* **Text extract**:
[autotest] Make global scheduler not execute hqes of shards
The scheduler today just executes all hqes that are in the database.
With shards this behaviour is not wanted, it should only execute
the hqes that are not meant to be executed by a shard.
This changes adds a condition, so the scheduler won't pick up hqes
with meta_hosts, that have an entry in afe_shards_labels.
TEST=Ran suites + Ran dummy, ensured only hostless job is executed.
DEPLOY=scheduler,host_scheduler
CQ-DEPEND=CL:211214
Change-Id: I85b14acb24bb24e9a14d5db2d42c6611fd15fc02
Reviewed-on: https://chromium-review.googlesource.com/214656
Reviewed-by: Prashanth B <beeps@chromium.org>
Commit-Queue: Jakob Jülich <jakobjuelich@chromium.org>
Tested-by: Jakob Jülich <jakobjuelich@chromium.org>
diff --git a/scheduler/query_managers.py b/scheduler/query_managers.py
index e8f9f98..26ccfce 100644
--- a/scheduler/query_managers.py
+++ b/scheduler/query_managers.py
@@ -19,6 +19,7 @@
from autotest_lib.scheduler import scheduler_lib
+_job_timer = stats.Timer('scheduler.job_query_manager')
class AFEJobQueryManager(object):
"""Query manager for AFE Jobs."""
@@ -26,6 +27,7 @@
hostless_query = 'host_id IS NULL AND meta_host IS NULL'
+ @_job_timer.decorate
def get_pending_queue_entries(self, only_hostless=False):
"""
Fetch a list of new host queue entries.
@@ -72,15 +74,40 @@
'ISNULL(meta_host), '
'parent_job_id, '
'job_id')
+ # Don't execute jobs that should be executed by a shard in the global
+ # scheduler.
+ # This won't prevent the shard scheduler to run this, as the shard db
+ # doesn't have an an entry in afe_shards_labels.
query=('NOT complete AND NOT active AND status="Queued"'
- 'AND NOT aborted')
+ 'AND NOT aborted AND afe_shards_labels.id IS NULL')
+
+ # TODO(jakobjuelich, beeps): Optimize this query. Details:
+ # Compressed output of EXPLAIN <query>:
+ # +------------------------+--------+-------------------------+-------+
+ # | table | type | key | rows |
+ # +------------------------+--------+-------------------------+-------+
+ # | afe_host_queue_entries | ref | host_queue_entry_status | 30536 |
+ # | afe_shards_labels | ref | shard_label_id_fk | 1 |
+ # | afe_jobs | eq_ref | PRIMARY | 1 |
+ # +------------------------+--------+-------------------------+-------+
+ # This shows the first part of the query fetches a lot of objects, that
+ # are then filtered. The joins are comparably fast: There's usually just
+ # one or none shard mapping that can be answered fully using an index
+ # (shard_label_id_fk), similar thing applies to the job.

* **Data provided**:
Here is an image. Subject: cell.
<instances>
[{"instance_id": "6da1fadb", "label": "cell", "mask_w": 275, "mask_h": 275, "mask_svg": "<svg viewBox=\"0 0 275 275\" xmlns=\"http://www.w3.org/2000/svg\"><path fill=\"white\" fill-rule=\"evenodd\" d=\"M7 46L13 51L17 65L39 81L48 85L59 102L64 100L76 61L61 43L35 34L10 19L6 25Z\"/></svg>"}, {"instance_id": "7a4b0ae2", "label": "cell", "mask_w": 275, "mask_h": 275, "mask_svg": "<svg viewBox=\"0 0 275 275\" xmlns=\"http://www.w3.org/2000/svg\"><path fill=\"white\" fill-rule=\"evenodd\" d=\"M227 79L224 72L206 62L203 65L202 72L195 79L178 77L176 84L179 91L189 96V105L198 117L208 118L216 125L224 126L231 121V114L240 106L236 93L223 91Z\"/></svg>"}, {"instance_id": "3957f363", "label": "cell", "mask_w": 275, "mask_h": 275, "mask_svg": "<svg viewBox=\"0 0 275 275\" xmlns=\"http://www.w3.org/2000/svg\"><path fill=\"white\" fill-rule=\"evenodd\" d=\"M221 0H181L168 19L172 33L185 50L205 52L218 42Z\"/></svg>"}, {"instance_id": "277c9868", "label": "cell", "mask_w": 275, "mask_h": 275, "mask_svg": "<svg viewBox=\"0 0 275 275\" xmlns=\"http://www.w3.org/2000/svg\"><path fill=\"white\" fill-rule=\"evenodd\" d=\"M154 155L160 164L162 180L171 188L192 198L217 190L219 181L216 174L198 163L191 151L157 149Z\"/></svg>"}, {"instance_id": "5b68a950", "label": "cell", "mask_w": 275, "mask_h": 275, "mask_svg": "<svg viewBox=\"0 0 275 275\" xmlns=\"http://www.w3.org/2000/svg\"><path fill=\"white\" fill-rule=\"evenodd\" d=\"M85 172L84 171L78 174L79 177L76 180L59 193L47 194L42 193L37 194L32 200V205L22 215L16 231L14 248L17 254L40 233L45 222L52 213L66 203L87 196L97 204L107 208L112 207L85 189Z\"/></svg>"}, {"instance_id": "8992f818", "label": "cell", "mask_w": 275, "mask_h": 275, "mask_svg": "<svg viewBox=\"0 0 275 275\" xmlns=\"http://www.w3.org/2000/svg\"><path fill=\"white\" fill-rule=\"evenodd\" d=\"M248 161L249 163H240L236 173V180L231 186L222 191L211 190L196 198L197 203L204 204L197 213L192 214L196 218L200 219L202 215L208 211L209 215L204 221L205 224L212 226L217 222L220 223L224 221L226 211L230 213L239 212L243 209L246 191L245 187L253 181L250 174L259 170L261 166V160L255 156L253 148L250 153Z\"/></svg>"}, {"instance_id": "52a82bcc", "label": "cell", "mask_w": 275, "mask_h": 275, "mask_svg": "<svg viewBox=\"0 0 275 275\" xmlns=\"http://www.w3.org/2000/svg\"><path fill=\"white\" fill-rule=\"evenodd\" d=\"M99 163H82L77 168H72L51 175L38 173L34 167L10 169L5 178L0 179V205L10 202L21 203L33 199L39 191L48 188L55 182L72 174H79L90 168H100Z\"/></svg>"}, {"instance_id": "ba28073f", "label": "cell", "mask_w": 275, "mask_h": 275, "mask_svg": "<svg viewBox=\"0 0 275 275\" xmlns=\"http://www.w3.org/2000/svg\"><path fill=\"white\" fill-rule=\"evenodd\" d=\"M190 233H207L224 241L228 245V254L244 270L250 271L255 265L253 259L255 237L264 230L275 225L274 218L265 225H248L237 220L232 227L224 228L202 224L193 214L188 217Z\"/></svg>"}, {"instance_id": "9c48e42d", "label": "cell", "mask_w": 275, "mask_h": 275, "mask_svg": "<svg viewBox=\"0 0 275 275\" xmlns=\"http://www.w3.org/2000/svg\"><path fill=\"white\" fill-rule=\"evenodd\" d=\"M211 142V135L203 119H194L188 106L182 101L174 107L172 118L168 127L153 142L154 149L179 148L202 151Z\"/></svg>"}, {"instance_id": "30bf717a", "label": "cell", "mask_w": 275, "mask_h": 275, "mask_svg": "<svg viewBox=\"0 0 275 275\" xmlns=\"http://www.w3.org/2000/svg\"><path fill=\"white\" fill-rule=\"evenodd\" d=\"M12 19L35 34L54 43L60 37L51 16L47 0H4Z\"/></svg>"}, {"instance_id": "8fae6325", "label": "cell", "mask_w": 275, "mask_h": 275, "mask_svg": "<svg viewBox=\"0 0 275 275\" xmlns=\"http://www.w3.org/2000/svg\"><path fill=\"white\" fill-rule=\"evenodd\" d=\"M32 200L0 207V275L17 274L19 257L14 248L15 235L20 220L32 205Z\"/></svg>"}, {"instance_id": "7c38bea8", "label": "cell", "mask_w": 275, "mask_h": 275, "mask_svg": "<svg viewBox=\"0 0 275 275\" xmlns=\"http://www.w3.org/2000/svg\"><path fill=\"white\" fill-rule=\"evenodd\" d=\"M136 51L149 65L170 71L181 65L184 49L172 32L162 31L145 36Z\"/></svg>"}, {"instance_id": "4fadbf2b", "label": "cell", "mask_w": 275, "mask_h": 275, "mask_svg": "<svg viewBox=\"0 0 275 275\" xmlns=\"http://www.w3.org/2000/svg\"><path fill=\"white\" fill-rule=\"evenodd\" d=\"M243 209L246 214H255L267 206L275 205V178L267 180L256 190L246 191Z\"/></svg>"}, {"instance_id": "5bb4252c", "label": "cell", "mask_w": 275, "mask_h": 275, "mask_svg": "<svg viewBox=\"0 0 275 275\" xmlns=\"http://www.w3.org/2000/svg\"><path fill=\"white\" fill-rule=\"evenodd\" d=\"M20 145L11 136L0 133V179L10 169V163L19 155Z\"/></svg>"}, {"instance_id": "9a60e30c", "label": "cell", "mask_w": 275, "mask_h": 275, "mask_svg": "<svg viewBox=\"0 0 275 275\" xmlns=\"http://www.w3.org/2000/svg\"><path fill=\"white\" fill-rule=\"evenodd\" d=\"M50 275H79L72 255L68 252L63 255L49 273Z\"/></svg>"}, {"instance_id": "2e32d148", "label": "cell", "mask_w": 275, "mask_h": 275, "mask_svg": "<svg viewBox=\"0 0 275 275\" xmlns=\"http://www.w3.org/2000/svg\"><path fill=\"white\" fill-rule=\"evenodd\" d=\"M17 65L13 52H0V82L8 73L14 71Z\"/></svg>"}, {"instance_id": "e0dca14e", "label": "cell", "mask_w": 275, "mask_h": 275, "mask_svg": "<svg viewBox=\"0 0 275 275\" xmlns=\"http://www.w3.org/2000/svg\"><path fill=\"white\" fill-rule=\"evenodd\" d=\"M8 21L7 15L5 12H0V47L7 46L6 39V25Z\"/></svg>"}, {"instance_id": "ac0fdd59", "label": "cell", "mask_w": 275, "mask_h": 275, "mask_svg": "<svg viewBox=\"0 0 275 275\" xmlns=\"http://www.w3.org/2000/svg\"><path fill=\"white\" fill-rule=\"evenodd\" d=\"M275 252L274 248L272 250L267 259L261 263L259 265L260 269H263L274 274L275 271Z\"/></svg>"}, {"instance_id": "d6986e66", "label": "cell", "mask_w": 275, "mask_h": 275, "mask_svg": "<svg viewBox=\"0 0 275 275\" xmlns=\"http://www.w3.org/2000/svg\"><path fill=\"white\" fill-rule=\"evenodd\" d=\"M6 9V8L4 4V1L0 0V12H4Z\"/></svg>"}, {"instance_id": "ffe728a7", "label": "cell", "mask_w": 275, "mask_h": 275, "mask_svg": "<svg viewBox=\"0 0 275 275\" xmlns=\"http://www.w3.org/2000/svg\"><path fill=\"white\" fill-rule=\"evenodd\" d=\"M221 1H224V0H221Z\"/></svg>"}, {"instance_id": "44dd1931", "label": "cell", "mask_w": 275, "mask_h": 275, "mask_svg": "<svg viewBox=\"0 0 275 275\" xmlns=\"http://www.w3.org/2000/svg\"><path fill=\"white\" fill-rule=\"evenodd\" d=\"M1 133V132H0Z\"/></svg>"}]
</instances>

* **Prompt**: Repeat the stretch of the scheduler commit from "This changes adds" through "job is executed.", word for word. The listing is separate material, unrelated to the scheduler commit.

* **Completed task**:
This changes adds a condition, so the scheduler won't pick up hqes
with meta_hosts, that have an entry in afe_shards_labels.
TEST=Ran suites + Ran dummy, ensured only hostless job is executed.